Clinical Reasoning beschreibt den Diagnose-Prozess eines Physios.
Dieser fängt bereits beim Empfang eines neuen Patienten / einer neuen Patientin an mit der Wahrnehmung zum Beispiel des Händedrucks zur Begrüssung, eines Hinkmechanismus, einer Bewegungseinschränkung beim Jacke ausziehen oder sonstigen körperlichen Einschränkungen.
Die Anamnese, also das Erstgespräch hat zum Ziel, das Hauptproblem des Patienten / der Patientin zu eruieren und mögliche Hypothesen für dessen Entstehen aufzustellen. Dabei wird durch gezielte Fragen das Gespräch so geleitet, dass der Physio am Schluss alle wesentlichen Angaben erhalten hat. Aufgrund der Äusserungen des Patienten / der Patientin plant der Physio im Anschluss die körperliche Befundaufnahme.
Auch hier geht es darum, relevante Informationen sammeln zu können, um eine physiotherapeutische Diagnose erstellen zu können. Dazu werden spezifische Tests ausgeführt, welche aktive und passive Bewegungen, gezielte Palpation (Ertastung von Strukturen), Stabilitätstest, Mobilitätstest, und Vieles mehr beinhalten. Der Physio registriert dabei sowohl mögliche Entzündungszeichen, allfällige Bewegungseinschränkungen und funktionelle Defizite sowie die Bewegungsqualität.
Anhand der gesammelten Informationen analysiert der Physio die Situation unter Einbezug der persönlichen Faktoren des Patienten / der Patientin.

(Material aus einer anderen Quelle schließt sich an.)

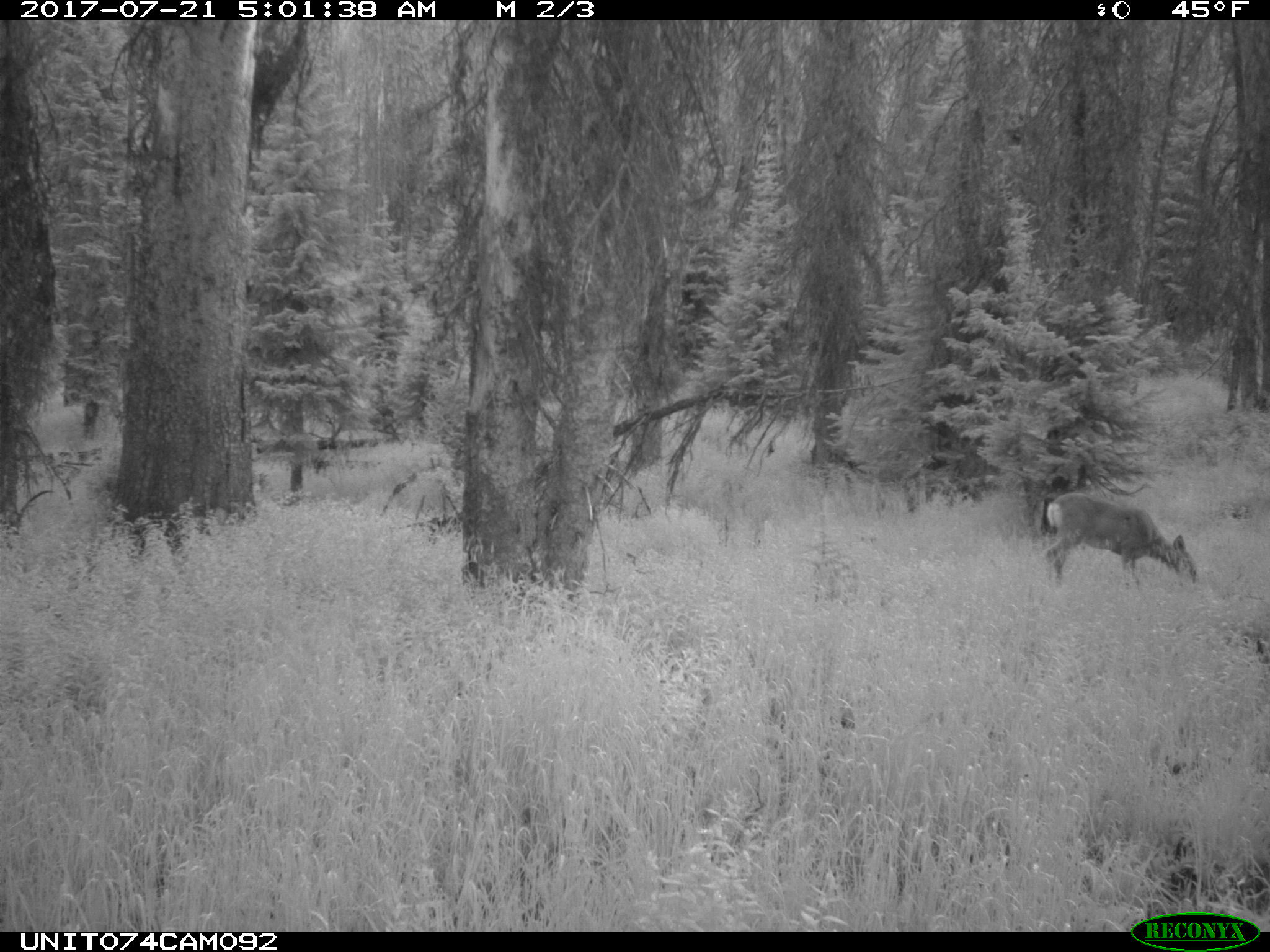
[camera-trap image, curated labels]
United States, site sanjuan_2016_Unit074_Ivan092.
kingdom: Animalia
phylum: Chordata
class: Mammalia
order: Artiodactyla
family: Cervidae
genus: Odocoileus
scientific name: Odocoileus hemionus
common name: mule deer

Dazu zählen beispielweise das Alter, der Ernährungszustand, der sportliche Aktivitätsgrad, die Situation am Arbeitsplatz, die familiäre Situation etc. Ziel ist es, die schmerzauslösende Struktur oder den schmerzauslösenden Mechanismus zu eruieren. Ausserdem muss ein Physio feststellen in welcher Phase der Wundheilung sich eine Struktur befindet, ob eine akute oder chronische Schädigung vorliegt und/oder weitere Faktoren eine entscheidende Rolle für die Schmerzentstehung spielen. Gerade bei chronifizierten Beschwerden gilt es herauszufiltern, ob eine Gewebsschädigung für die Schmerzen verantwortlich ist oder ob über die Zeit eine pathologische Adaption des Schmerzmechanismus stattgefunden hat. Dazu beurteilt der Physio das Vorliegen von verschiedenen Warnzeichen (sog. «Flags»).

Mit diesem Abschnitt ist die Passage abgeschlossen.